L'esperienza della visita al campo di concentramento di Sachsenhausen è stata terribile, la più dolorosa che abbia mai potuto fare. Leggere di quanto il male sia banale, ascoltare le voci di coloro che hanno provato sulla propria pelle la disumana vicenda dei lager nazisti, è solo una piccola parte rispetto al dolore che si prova visitando un campo di concentramento. Tutt'intorno c'è silenzio, un silenzio surreale rispetto all'enorme quantità di gente che cammina e pensa, e piange, e non si spiega come tutto sia potuto essere reale.
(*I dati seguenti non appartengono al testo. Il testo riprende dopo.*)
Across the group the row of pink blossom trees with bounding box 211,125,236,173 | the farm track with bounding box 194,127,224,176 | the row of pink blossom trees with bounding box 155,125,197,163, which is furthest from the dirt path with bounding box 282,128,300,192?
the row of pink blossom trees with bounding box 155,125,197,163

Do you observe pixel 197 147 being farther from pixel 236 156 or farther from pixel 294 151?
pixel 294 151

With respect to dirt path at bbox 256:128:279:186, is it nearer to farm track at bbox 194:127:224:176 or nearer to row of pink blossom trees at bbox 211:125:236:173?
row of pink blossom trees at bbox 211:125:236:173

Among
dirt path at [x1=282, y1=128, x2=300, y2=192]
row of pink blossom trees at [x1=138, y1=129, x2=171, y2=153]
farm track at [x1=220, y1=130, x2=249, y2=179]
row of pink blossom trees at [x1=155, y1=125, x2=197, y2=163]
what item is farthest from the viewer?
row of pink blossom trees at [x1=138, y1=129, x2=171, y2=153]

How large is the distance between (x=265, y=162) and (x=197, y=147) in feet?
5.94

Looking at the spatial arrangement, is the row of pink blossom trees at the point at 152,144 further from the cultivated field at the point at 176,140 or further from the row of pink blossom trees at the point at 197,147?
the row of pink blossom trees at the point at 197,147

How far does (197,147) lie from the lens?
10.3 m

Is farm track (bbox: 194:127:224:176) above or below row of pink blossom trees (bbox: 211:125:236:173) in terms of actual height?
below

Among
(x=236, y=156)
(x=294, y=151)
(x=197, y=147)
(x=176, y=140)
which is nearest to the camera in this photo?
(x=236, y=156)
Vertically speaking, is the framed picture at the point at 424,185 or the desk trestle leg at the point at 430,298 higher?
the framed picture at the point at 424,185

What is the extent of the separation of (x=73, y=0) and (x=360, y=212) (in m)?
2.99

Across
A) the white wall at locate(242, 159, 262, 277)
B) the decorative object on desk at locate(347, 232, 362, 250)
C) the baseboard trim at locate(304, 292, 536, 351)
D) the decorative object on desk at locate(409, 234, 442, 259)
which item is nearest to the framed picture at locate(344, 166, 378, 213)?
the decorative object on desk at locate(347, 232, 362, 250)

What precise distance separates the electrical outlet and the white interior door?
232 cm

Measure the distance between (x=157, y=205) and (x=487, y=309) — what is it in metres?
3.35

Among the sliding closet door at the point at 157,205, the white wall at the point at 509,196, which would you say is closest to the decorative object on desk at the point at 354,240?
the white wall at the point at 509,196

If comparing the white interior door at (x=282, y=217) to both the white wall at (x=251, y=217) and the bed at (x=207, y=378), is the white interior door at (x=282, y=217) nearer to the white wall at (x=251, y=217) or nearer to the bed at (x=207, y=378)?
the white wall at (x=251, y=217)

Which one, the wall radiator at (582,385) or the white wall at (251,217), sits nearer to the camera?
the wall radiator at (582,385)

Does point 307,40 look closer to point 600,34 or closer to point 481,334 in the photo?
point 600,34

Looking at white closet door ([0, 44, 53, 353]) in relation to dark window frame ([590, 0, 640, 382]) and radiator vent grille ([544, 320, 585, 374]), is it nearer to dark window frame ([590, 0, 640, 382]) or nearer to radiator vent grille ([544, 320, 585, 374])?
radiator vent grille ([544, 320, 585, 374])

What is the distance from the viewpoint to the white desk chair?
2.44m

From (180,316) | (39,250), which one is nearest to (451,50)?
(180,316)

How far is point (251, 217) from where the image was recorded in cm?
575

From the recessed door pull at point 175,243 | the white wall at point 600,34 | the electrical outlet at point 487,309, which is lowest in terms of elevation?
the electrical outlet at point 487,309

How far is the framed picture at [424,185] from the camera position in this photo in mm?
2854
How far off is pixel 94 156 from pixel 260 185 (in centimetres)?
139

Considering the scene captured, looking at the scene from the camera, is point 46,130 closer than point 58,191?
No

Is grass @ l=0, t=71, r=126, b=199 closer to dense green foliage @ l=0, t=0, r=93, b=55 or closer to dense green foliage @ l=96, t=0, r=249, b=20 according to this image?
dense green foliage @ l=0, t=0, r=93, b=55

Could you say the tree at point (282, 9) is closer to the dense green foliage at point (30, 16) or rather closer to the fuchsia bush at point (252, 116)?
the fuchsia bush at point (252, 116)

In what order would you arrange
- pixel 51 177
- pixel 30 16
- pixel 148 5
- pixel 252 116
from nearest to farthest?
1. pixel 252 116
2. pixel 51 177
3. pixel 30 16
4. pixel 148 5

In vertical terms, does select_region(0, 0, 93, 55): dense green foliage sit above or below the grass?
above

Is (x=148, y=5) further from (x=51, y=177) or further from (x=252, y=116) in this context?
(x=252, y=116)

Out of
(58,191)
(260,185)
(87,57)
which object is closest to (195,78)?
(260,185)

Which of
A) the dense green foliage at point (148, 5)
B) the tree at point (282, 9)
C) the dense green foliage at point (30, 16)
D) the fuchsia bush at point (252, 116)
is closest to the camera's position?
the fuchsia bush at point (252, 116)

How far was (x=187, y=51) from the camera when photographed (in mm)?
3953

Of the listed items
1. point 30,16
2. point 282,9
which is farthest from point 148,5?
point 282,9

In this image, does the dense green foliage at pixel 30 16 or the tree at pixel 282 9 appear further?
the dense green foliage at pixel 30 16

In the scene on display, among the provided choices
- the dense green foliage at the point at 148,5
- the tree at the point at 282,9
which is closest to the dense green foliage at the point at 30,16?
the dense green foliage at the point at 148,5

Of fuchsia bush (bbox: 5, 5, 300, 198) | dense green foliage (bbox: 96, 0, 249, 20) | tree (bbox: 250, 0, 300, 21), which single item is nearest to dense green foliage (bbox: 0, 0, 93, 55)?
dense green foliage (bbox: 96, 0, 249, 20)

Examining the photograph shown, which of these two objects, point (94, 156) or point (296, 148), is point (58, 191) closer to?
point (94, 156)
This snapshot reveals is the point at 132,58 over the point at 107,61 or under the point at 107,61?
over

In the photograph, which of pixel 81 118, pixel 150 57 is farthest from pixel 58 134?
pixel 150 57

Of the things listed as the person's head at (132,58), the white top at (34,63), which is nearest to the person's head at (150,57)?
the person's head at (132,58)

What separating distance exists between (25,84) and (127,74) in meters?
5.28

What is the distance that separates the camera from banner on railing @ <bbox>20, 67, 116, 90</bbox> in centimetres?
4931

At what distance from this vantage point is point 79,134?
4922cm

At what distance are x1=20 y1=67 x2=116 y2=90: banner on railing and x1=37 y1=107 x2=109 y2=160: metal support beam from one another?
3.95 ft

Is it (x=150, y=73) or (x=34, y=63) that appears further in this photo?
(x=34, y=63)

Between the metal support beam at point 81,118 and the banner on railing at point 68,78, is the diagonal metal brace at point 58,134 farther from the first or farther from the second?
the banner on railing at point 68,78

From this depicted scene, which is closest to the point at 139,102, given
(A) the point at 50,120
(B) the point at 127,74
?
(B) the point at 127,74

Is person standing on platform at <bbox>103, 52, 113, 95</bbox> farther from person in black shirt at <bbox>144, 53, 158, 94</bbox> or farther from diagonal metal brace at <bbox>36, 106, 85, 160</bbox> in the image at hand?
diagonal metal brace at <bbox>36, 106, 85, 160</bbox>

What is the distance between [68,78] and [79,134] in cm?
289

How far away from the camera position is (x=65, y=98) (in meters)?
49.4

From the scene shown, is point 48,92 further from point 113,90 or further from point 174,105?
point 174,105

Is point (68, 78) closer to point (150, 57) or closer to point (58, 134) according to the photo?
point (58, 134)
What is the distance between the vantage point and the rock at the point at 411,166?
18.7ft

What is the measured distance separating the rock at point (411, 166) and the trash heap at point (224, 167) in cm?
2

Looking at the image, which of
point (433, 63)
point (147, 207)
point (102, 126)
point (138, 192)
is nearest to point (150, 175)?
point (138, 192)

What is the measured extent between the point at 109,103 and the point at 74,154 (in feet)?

La tristezza e il dolore diventano ancora più insopportabili quando si entra in uno dei tanti edifici e si scopre che è stato un ospedale. In quell'ospedale migliaia di bambini hanno trovato la morte, tanti piccoli cuccioli d'uomo sono stati sottoposti ai più crudeli esperimenti medici. E poi ci sta la grande menzogna. La scritta, "Arbeit Macht Frei" dal significato "Il lavoro rende liberi", posta sul cancello di ingresso del campo di concentramento, è l'esempio di quanto il genere umano possa distruggere l'integrità fisica e morale dei suoi simili.

 

Così ci possiamo ritenere fortunati, perchè per non dimenticare possiamo contare non solamente su parole, ma anche su luoghi fisici ancora esistenti. Sono luoghi veri, che possiamo toccare, vedere, e non dimenticare. Lì l'emozione è forte. C'è sempre qualcosa impercettibile che ci sfugge, ma la fisicità ci aiuta a sentire la storia.